In this way flexible working arrangements can particularly lead staff creativity to flourish when innovation is driven by people’s expertise rather than advancements in technology.
2) Use different spaces, for different work
Different physical work-spaces are conducive to different types of work, our research has found. As leaders examine working spaces, they may find the traditional office environment is not the best for their organisation’s purpose or staff.
This is particularly apparent when staff are tasked with dealing with multiple and varied duties. Our research shows that moving between spaces helps people enter a different frame of mind. We found this in settings as diverse as Lloyd’s of London and the first Islamic Bank in Germany. Organisations should make space and allow their staff to use that space, whether at home or within the office environment.
3) Go to the office to be creative and collaborate
We need to ask about what the office of the future should look like. The initial assumption by many leaders was that organisations will need less space in the future because people will increasingly work from home.

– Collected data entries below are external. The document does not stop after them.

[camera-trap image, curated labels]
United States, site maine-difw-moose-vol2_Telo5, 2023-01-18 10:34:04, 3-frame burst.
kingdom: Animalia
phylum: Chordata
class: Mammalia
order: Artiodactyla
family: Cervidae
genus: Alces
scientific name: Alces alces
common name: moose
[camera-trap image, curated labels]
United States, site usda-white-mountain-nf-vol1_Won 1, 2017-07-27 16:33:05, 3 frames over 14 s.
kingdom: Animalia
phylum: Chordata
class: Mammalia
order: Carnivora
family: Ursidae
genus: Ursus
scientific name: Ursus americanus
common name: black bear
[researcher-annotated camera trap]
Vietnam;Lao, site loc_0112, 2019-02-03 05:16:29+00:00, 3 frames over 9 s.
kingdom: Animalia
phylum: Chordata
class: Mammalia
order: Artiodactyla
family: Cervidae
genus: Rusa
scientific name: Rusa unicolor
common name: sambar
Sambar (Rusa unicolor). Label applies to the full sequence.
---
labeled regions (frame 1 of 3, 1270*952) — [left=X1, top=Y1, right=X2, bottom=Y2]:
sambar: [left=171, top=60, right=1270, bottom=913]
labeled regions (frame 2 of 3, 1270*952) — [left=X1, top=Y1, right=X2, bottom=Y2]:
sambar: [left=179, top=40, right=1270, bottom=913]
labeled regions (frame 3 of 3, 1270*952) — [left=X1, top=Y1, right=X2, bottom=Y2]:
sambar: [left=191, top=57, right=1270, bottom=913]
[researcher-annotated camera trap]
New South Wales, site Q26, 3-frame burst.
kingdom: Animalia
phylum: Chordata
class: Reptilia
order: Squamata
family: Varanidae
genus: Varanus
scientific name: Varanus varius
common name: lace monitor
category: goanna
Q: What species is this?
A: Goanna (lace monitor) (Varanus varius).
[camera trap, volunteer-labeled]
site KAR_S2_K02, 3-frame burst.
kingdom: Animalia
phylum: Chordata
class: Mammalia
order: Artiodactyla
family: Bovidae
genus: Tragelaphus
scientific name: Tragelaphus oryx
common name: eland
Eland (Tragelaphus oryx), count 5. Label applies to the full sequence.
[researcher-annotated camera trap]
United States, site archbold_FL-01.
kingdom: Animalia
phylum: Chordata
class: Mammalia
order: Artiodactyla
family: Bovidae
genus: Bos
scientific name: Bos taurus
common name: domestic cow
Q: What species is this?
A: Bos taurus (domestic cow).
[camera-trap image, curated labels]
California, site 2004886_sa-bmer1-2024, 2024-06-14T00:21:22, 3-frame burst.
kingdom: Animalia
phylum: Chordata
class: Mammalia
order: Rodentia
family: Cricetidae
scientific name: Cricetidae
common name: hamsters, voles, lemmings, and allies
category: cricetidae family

But as the weeks have passed the picture that emerges is a lot more nuanced. We do know that some firms can reduce their real estate and some firms can relocate their real estate. But some firms are expanding their real estate.
It is simply no longer about people working shoulder to shoulder in an open plan office. What we need the office for is far more creative work. When people come together in the office it is really about those people collaborating, working together. We will need bigger spaces for people to brainstorm in a covid secure way, where lots of people can get together, even if we will have fewer people in the office all together.
4) Go to the office for conflict too
Crucially, studies show both creativity and conflict are more difficult in remote settings. And both are vital for innovation. Studies show the barrier to speaking up and disagreeing is so much higher on a zoom call than in a face-to-face meeting. Creativity and conflict are two sides of the same coin. We have come to a good arrangement during the pandemic in keeping up business as usual but anything involving creativity and conflict will be much more difficult online. We find when you are in a video call people are more distracted, doing email and online shopping, which means they are less invested in the conversation. It is much more difficult to hold attention during an online call. This stunts innovation as people need to focus their full attention on issues in order to foster the creativity and conflict needed to create new solutions to deal with future problems.
5) Offices build prestige, pride and personal relationships
The other thing that is important is trust and relationships. Again early on in the pandemic I started coaching professionals who were very excited about how well their relationships were going. But studies have shown it is more difficult to build relationships in the digital world. It remains important to have at least an initial meeting and establish trust. There is a place for both remote working and office working.
In the post-covid working world, we won’t have to come into the office to work but to innovate, and to collaborate, and to fight and fulfil the social need of coming together as herd animals. The office also brings architecture, prestige and pride. It will become a place to build a sense of corporate purpose, even if we then take that feeling back home.